» **OBJECTIVE**
Transcribe the listing below line for line, reproducing every character without any change.

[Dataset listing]
- - - - - - -
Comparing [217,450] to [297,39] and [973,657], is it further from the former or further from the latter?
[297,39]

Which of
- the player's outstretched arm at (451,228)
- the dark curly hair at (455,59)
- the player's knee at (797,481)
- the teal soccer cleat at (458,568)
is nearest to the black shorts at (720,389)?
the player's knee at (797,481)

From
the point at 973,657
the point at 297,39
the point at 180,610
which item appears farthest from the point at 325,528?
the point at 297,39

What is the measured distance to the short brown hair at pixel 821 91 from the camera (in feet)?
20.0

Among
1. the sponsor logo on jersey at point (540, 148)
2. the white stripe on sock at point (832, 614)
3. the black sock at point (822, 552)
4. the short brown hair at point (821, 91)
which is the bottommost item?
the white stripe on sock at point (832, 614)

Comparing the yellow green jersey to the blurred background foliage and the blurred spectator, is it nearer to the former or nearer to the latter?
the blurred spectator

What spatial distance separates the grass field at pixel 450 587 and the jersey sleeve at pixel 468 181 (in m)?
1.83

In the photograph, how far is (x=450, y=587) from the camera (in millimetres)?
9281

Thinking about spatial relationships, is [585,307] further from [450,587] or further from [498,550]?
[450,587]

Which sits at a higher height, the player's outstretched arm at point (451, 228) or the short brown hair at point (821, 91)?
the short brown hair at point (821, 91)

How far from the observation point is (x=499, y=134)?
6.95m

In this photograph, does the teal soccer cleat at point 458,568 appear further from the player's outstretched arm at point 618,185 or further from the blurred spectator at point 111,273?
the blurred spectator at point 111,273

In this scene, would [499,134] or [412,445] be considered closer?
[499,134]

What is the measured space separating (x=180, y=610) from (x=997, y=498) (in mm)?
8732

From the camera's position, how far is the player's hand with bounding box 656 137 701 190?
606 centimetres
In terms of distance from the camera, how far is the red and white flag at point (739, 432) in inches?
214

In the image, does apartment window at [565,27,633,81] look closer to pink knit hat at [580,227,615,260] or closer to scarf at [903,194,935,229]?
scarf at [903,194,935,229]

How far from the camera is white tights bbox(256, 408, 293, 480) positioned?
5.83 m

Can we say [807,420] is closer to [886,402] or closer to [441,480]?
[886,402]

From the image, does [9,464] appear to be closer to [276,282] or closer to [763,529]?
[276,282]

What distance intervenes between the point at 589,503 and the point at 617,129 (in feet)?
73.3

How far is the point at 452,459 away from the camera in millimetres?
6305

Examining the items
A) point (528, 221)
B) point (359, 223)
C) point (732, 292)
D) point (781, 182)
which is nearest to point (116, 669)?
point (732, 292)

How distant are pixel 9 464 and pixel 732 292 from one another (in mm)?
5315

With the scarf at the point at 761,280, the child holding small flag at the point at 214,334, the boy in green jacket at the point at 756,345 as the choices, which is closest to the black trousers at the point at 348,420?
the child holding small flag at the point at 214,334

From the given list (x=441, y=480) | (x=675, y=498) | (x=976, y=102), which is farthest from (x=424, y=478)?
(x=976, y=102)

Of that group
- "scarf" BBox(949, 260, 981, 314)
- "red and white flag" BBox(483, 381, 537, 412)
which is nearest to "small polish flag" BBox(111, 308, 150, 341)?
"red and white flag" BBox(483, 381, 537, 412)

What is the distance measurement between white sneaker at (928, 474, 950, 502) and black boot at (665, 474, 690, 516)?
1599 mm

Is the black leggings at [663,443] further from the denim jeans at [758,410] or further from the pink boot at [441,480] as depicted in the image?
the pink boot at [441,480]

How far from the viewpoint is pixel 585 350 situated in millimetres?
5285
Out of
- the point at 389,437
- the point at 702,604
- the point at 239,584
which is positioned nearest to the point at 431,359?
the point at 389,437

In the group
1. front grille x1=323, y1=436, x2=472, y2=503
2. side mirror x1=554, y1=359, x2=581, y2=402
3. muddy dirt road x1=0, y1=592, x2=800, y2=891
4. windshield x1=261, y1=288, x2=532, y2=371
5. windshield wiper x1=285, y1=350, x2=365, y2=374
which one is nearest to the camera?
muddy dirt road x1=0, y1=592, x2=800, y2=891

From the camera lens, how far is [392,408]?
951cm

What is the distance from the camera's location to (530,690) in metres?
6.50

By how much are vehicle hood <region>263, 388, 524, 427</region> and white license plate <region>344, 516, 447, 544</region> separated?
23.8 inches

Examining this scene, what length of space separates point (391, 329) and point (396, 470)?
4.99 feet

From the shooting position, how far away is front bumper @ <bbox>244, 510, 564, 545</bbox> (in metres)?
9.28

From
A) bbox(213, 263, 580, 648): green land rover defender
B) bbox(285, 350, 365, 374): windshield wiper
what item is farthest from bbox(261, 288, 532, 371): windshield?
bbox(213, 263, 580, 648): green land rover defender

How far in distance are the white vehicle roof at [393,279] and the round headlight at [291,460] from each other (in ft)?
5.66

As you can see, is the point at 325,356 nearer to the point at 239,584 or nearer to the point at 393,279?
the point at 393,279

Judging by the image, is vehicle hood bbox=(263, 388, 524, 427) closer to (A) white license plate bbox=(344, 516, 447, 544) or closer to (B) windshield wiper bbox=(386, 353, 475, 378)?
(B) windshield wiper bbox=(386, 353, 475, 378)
- - - - - - -
» **PROBLEM SOLUTION**
Comparing [217,450] to [297,39] and [973,657], is it further from the former or further from the latter?
[297,39]

Which of
- the player's outstretched arm at (451,228)
- the dark curly hair at (455,59)
- the player's knee at (797,481)
- the teal soccer cleat at (458,568)
is nearest to the black shorts at (720,389)?
the player's knee at (797,481)

From
the point at 973,657
the point at 297,39
the point at 180,610
which item appears farthest from the point at 325,528?
the point at 297,39

What is the measured distance to the short brown hair at pixel 821 91 from the camera (in feet)?
20.0

Among
1. the sponsor logo on jersey at point (540, 148)
2. the white stripe on sock at point (832, 614)
3. the black sock at point (822, 552)
4. the short brown hair at point (821, 91)
which is the bottommost item?
the white stripe on sock at point (832, 614)

Comparing the yellow green jersey to the blurred background foliage and the blurred spectator, is it nearer to the former or nearer to the latter?
the blurred spectator

What spatial distance separates the grass field at pixel 450 587 and the jersey sleeve at pixel 468 181 (in m)?
1.83

In the photograph, how far is (x=450, y=587) from the camera (in millimetres)?
9281

Thinking about spatial relationships, is [585,307] further from [450,587] or further from [498,550]?
[450,587]

Which sits at a higher height, the player's outstretched arm at point (451, 228) or the short brown hair at point (821, 91)?
the short brown hair at point (821, 91)

How far from the observation point is (x=499, y=134)?
6.95m

In this photograph, does the teal soccer cleat at point 458,568 appear further from the player's outstretched arm at point 618,185 or further from the blurred spectator at point 111,273?
the blurred spectator at point 111,273

In this scene, would [499,134] or [412,445] be considered closer?
[499,134]

What is the measured space separating (x=180, y=610) from (x=997, y=498) (in mm)?
8732

From the camera's position, how far is the player's hand with bounding box 656 137 701 190?
606 centimetres
In terms of distance from the camera, how far is the red and white flag at point (739, 432) in inches?
214

In the image, does apartment window at [565,27,633,81] look closer to pink knit hat at [580,227,615,260] or closer to scarf at [903,194,935,229]?
scarf at [903,194,935,229]

How far from the camera is white tights bbox(256, 408, 293, 480) positioned?
5.83 m

Can we say [807,420] is closer to [886,402] or closer to [441,480]?
[886,402]

From the image, does [9,464] appear to be closer to [276,282] or closer to [763,529]?
[276,282]

What distance intervenes between the point at 589,503 and the point at 617,129 (in feet)?
73.3

How far is the point at 452,459 away from the camera in millimetres?
6305

Examining the items
A) point (528, 221)
B) point (359, 223)
C) point (732, 292)
D) point (781, 182)
which is nearest to point (116, 669)?
point (732, 292)

How distant are pixel 9 464 and pixel 732 292 from one another (in mm)?
5315

With the scarf at the point at 761,280, the child holding small flag at the point at 214,334, the boy in green jacket at the point at 756,345 as the choices, which is closest to the black trousers at the point at 348,420?
the child holding small flag at the point at 214,334

From the given list (x=441, y=480) | (x=675, y=498) | (x=976, y=102), which is farthest from (x=424, y=478)?
(x=976, y=102)

Of that group
- "scarf" BBox(949, 260, 981, 314)
- "red and white flag" BBox(483, 381, 537, 412)
which is nearest to "small polish flag" BBox(111, 308, 150, 341)?
"red and white flag" BBox(483, 381, 537, 412)

What is the distance measurement between white sneaker at (928, 474, 950, 502) and black boot at (665, 474, 690, 516)?
1599 mm

Is the black leggings at [663,443] further from the denim jeans at [758,410] or further from the pink boot at [441,480] as depicted in the image?
the pink boot at [441,480]

How far from the viewpoint is pixel 585 350 situated in millimetres?
5285
Out of
- the point at 389,437
- the point at 702,604
- the point at 239,584
which is positioned nearest to the point at 431,359?
the point at 389,437

In the group
1. front grille x1=323, y1=436, x2=472, y2=503
2. side mirror x1=554, y1=359, x2=581, y2=402
3. muddy dirt road x1=0, y1=592, x2=800, y2=891
4. windshield x1=261, y1=288, x2=532, y2=371
5. windshield wiper x1=285, y1=350, x2=365, y2=374
which one is nearest to the camera?
muddy dirt road x1=0, y1=592, x2=800, y2=891

From the camera lens, how far is [392,408]?
951cm

What is the distance from the camera's location to (530,690) in metres?
6.50

By how much are vehicle hood <region>263, 388, 524, 427</region> and white license plate <region>344, 516, 447, 544</region> separated?
23.8 inches

Examining this scene, what length of space separates point (391, 329) and point (396, 470)?
4.99 feet

From the shooting position, how far away is front bumper @ <bbox>244, 510, 564, 545</bbox> (in metres)?
9.28

From
A) bbox(213, 263, 580, 648): green land rover defender
B) bbox(285, 350, 365, 374): windshield wiper
what item is farthest from bbox(261, 288, 532, 371): windshield?
bbox(213, 263, 580, 648): green land rover defender

How far in distance are the white vehicle roof at [393,279] and the round headlight at [291,460] from each other (in ft)?
5.66

As you can see, is the point at 325,356 nearer to the point at 239,584 or nearer to the point at 393,279?
the point at 393,279

Judging by the image, is vehicle hood bbox=(263, 388, 524, 427) closer to (A) white license plate bbox=(344, 516, 447, 544) or closer to (B) windshield wiper bbox=(386, 353, 475, 378)?
(B) windshield wiper bbox=(386, 353, 475, 378)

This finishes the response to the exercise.